__Action item__.
Your copy should hold the lines below from the first through the one that contains "Avistamiento Delfines Porto do Son", each retyped exactly, and no pictures.

Web page caption snippets
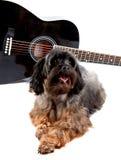 Dekorativ vovve och gitarr. Royaltyfria Bilder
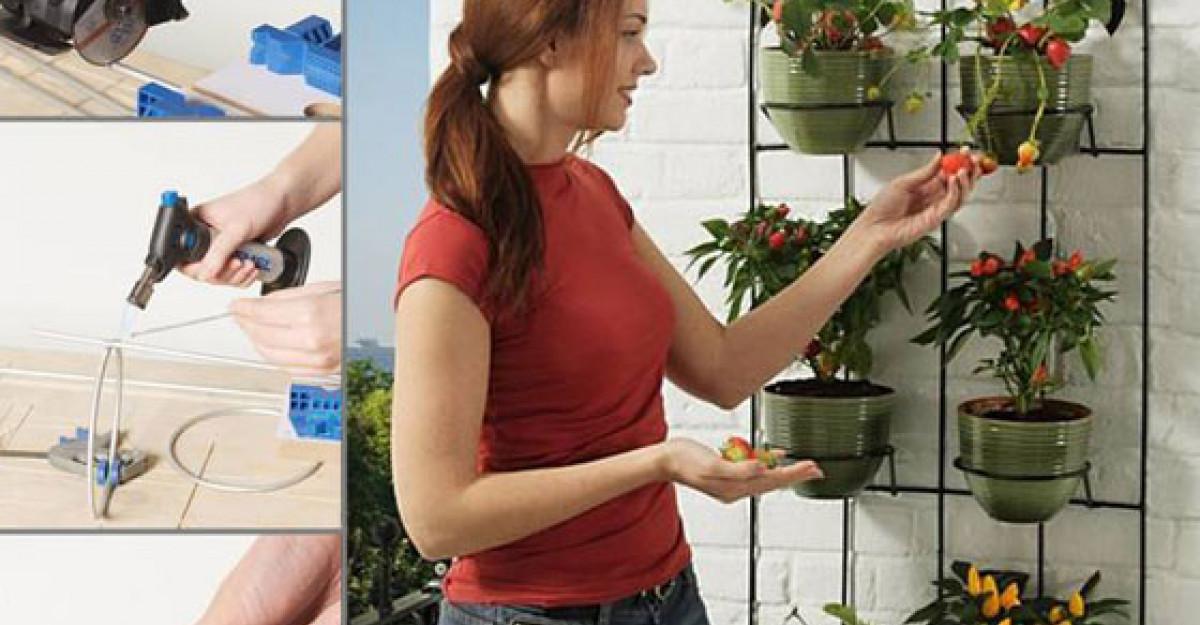 Practic: cum sa decorezi un perete de balcon cu fructe si legume
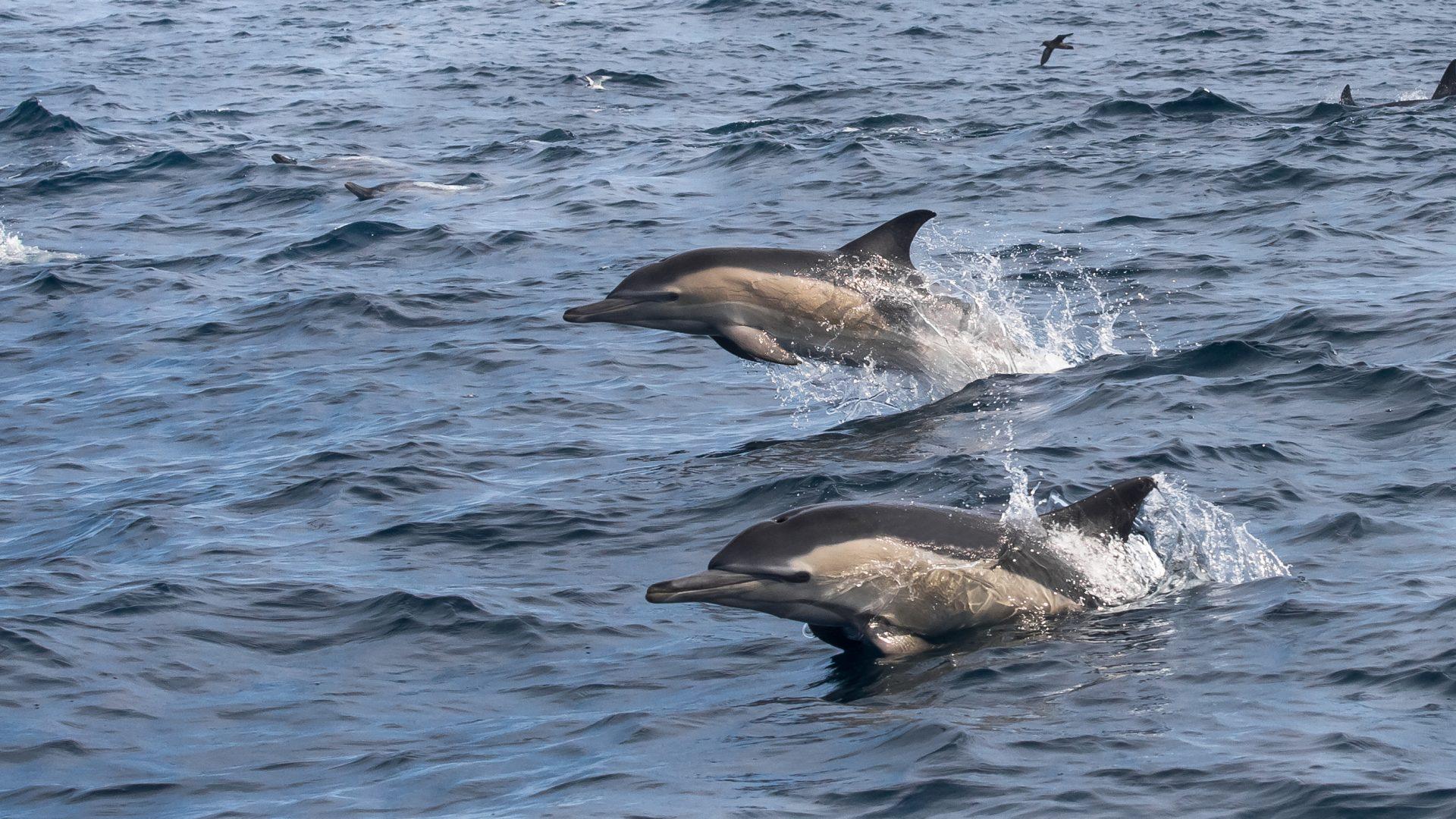 Avistamiento Delfines Porto do Son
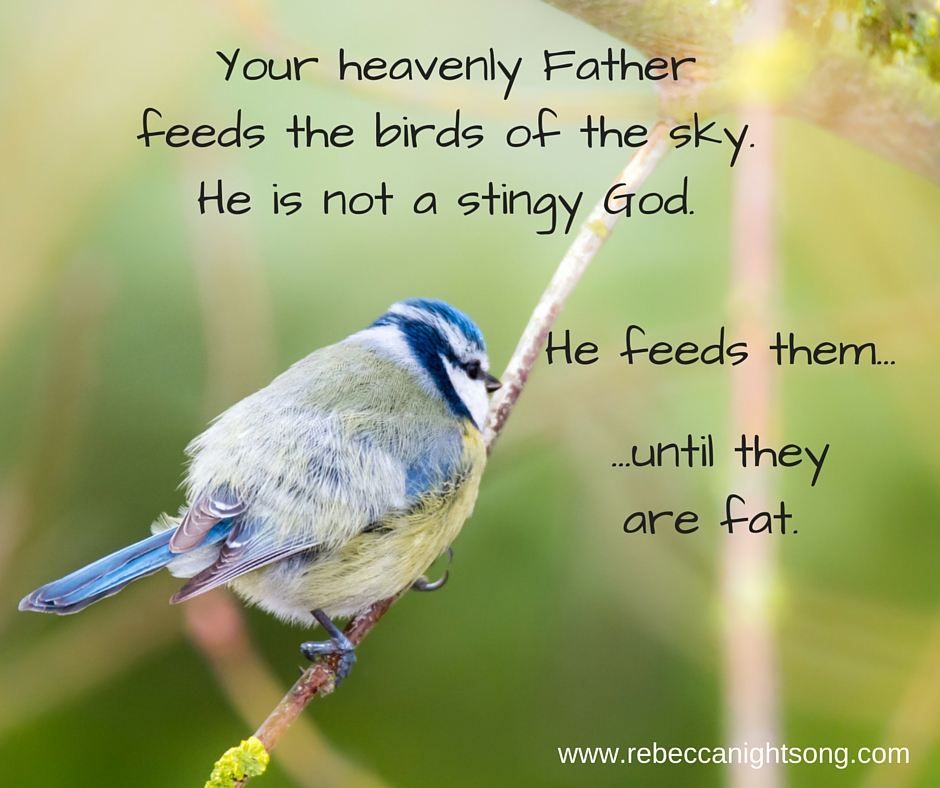 -See the birds of the sky, that they don't sow, neither. do they reap, nor gather into barns. Your heavenly Father. feeds them.---Matthew 6-26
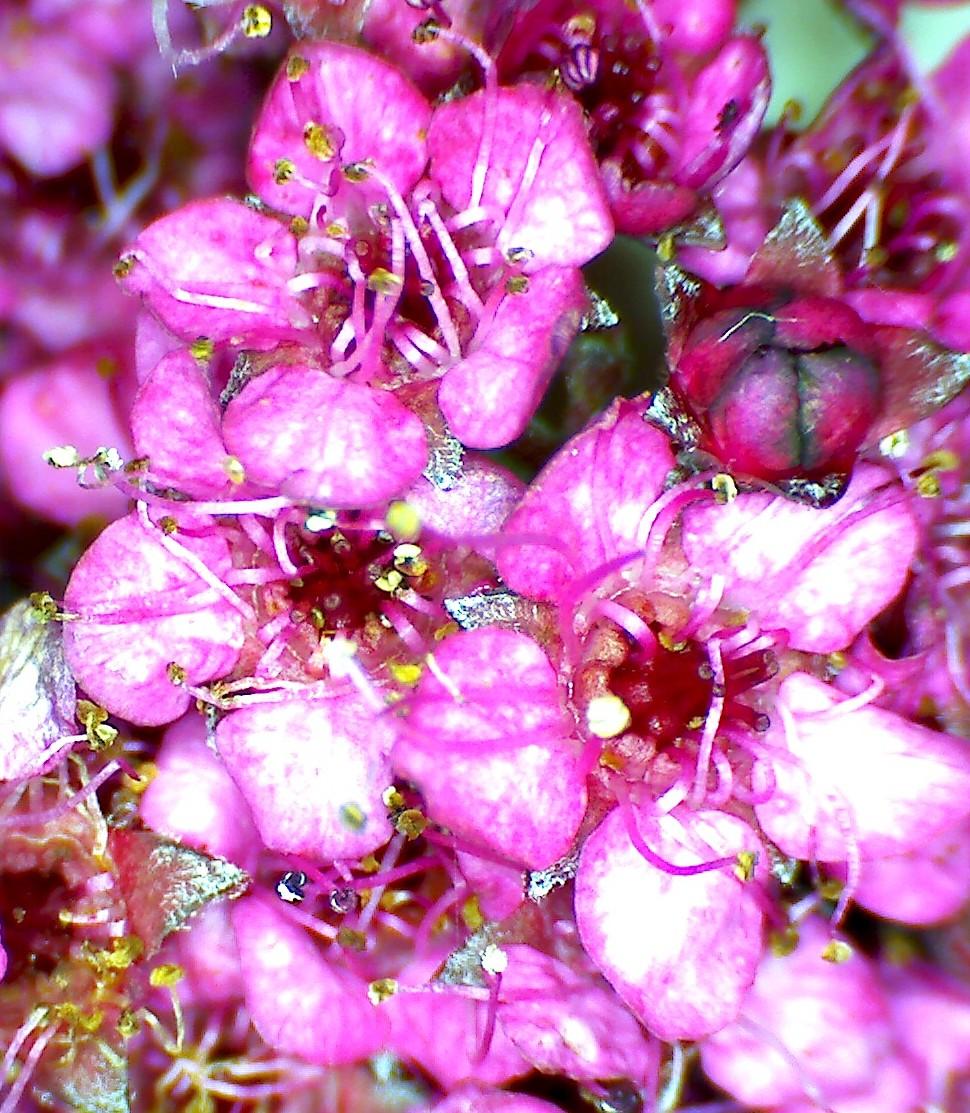 Spiree du japon spiraea japonica 3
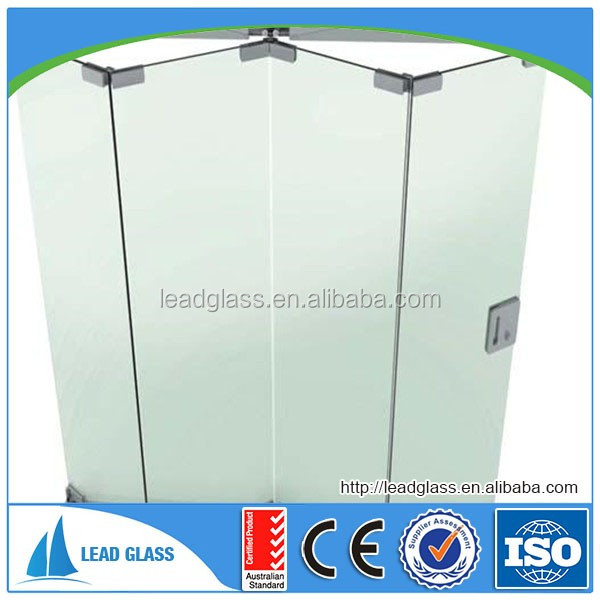 Frosted Shower Glass Door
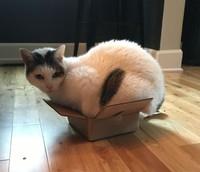 fotoinet kucing tempat kecil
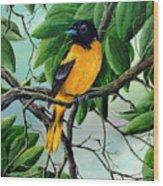 Northern Oriole Wood Print by David G Paul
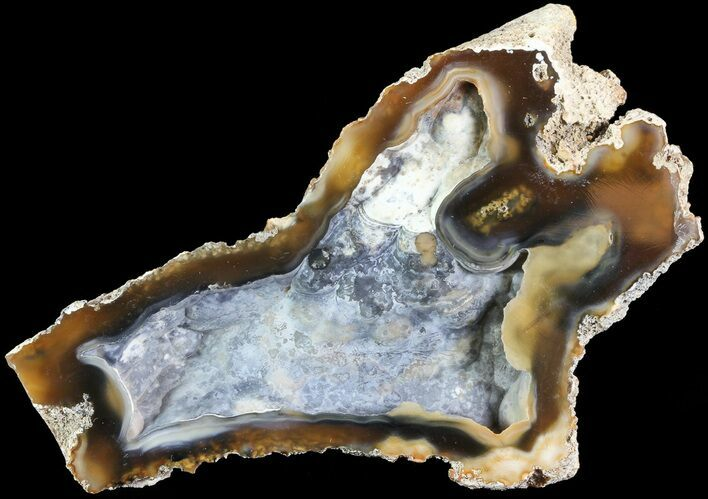 "4.2"" Unique, Agatized Fossil Coral Geode - Florida"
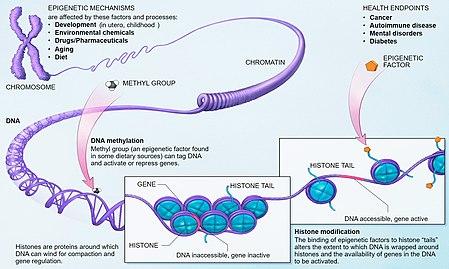 cancer benign tumour cum să scapi de paraziți de helminți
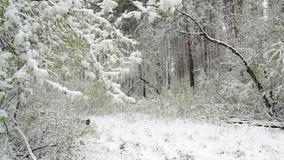 Groene die bladeren van de bomen en het gras met sneeuw worden behandeld nadat het weer verandert stock video
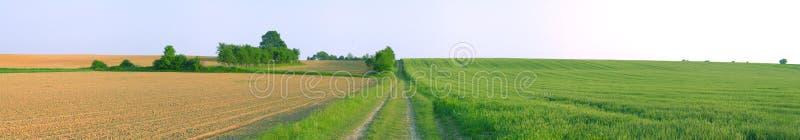 Spring field panorama stock image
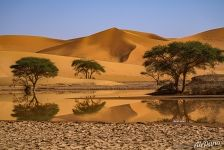 Sahara Desert. Reflection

__Response to the task__.
 Dekorativ vovve och gitarr. Royaltyfria Bilder
 Practic: cum sa decorezi un perete de balcon cu fructe si legume
 Avistamiento Delfines Porto do Son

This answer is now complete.